#### Task objective:
Rewrite the records starting with the line containing "Thinking about their" and going on through the line containing "4055 millimetres", renaming "flush mount light" as "ceiling light" and leaving everything else unchanged.
========
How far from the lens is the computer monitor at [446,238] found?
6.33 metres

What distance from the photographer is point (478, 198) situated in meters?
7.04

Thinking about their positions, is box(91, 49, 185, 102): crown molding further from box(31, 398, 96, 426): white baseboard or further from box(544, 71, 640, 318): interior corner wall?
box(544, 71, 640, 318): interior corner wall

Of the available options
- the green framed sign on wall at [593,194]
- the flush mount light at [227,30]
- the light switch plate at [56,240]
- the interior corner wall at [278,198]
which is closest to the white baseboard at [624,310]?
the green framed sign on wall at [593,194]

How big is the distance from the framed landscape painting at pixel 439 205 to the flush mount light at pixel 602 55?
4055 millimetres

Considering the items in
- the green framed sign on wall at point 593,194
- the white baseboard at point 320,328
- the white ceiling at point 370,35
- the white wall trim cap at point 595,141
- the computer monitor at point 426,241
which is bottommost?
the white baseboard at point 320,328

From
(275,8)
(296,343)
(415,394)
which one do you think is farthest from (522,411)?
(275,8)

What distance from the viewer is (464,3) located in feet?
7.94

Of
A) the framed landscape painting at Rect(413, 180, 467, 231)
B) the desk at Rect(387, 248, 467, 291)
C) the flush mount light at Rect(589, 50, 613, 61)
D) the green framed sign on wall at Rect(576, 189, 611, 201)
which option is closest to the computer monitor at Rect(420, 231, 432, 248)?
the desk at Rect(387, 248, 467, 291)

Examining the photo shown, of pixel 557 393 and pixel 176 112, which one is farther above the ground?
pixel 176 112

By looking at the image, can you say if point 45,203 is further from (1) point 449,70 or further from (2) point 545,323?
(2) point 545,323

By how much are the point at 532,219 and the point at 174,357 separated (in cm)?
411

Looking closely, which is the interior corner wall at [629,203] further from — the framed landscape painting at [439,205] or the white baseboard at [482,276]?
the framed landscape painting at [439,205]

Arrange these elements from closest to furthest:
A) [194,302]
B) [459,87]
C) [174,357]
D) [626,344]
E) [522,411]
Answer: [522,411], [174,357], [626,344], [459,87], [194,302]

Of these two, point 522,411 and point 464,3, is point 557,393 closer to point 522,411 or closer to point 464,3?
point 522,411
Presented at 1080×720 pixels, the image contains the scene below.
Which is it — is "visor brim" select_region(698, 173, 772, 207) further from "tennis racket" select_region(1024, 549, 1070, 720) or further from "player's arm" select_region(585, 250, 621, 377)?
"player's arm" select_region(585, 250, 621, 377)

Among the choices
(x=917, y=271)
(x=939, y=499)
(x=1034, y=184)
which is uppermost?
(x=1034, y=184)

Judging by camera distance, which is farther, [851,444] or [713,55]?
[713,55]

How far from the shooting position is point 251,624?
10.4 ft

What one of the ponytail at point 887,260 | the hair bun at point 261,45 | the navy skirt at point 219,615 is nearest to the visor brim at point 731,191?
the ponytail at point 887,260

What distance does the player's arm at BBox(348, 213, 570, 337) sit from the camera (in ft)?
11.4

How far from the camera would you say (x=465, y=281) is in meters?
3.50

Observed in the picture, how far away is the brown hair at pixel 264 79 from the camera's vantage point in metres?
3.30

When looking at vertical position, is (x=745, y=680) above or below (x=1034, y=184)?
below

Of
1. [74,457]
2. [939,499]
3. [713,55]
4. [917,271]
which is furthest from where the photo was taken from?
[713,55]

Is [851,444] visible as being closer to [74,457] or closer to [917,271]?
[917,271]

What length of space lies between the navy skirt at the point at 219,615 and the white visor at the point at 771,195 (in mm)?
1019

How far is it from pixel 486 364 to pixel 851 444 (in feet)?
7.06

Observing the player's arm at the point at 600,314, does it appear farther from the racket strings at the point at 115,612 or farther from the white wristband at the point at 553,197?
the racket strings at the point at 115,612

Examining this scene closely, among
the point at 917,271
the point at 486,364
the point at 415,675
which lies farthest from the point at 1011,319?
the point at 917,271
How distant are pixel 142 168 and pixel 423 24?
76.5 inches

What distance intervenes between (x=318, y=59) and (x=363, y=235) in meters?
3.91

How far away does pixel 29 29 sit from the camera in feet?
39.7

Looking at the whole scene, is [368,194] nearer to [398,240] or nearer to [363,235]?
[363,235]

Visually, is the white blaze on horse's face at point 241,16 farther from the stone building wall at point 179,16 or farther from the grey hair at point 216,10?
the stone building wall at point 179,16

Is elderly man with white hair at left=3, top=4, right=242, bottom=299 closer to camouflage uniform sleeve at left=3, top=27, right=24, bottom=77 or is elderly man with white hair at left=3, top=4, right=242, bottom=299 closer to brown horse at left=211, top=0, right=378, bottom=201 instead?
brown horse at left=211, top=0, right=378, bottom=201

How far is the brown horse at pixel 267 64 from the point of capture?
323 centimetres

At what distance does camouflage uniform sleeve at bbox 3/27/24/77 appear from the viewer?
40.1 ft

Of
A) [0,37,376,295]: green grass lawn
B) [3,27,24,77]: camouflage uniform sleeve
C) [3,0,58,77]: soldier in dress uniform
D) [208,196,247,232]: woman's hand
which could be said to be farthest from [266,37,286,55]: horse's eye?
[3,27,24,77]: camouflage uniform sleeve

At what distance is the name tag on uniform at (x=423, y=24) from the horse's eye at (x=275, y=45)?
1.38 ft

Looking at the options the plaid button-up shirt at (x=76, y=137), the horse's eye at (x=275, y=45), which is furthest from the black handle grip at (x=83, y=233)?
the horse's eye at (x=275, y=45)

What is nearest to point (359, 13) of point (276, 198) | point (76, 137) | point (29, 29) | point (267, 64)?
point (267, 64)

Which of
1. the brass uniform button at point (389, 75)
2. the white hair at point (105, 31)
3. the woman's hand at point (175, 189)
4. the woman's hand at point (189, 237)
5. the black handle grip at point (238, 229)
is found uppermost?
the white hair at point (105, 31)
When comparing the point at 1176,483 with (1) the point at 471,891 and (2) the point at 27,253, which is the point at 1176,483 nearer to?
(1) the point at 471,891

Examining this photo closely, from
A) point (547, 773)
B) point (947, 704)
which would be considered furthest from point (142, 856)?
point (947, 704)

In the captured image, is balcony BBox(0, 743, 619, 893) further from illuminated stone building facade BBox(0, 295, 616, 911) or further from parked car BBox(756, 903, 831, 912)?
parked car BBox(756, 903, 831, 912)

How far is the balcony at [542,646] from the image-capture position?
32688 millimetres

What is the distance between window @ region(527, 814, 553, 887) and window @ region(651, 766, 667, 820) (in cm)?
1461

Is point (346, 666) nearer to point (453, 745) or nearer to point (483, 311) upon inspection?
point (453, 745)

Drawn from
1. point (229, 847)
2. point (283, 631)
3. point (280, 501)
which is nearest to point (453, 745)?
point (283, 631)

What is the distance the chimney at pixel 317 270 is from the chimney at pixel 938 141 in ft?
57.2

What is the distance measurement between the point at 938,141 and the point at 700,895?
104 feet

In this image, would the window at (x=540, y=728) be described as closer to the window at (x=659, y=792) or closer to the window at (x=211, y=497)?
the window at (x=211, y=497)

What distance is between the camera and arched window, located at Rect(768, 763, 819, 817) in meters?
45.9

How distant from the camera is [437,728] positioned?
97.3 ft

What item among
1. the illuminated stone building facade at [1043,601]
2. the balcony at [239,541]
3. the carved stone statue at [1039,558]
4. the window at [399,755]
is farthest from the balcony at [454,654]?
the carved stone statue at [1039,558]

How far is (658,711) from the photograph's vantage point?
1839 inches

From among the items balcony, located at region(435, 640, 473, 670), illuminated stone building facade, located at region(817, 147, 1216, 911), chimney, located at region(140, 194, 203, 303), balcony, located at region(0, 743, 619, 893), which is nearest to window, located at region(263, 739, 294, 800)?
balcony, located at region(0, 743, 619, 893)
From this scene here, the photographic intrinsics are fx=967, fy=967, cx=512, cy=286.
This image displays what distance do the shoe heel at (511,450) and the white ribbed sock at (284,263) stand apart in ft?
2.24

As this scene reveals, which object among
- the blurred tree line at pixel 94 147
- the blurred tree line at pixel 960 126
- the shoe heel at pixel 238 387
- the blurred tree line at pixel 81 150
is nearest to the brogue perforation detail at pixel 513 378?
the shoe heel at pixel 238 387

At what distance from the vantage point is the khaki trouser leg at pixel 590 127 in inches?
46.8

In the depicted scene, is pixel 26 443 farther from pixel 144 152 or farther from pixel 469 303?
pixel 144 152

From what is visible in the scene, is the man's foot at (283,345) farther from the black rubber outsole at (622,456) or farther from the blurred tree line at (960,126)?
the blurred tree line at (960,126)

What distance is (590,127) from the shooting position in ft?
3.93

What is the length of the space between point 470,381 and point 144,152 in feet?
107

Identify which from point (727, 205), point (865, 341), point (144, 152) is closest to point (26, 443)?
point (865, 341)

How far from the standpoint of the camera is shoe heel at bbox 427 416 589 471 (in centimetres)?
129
========
#### Response:
Thinking about their positions, is box(91, 49, 185, 102): crown molding further from box(31, 398, 96, 426): white baseboard or further from box(544, 71, 640, 318): interior corner wall?
box(544, 71, 640, 318): interior corner wall

Of the available options
- the green framed sign on wall at [593,194]
- the ceiling light at [227,30]
- the light switch plate at [56,240]
- the interior corner wall at [278,198]
which is closest to the white baseboard at [624,310]?
the green framed sign on wall at [593,194]

How big is the distance from the framed landscape painting at pixel 439 205 to the ceiling light at pixel 602 55?
4055 millimetres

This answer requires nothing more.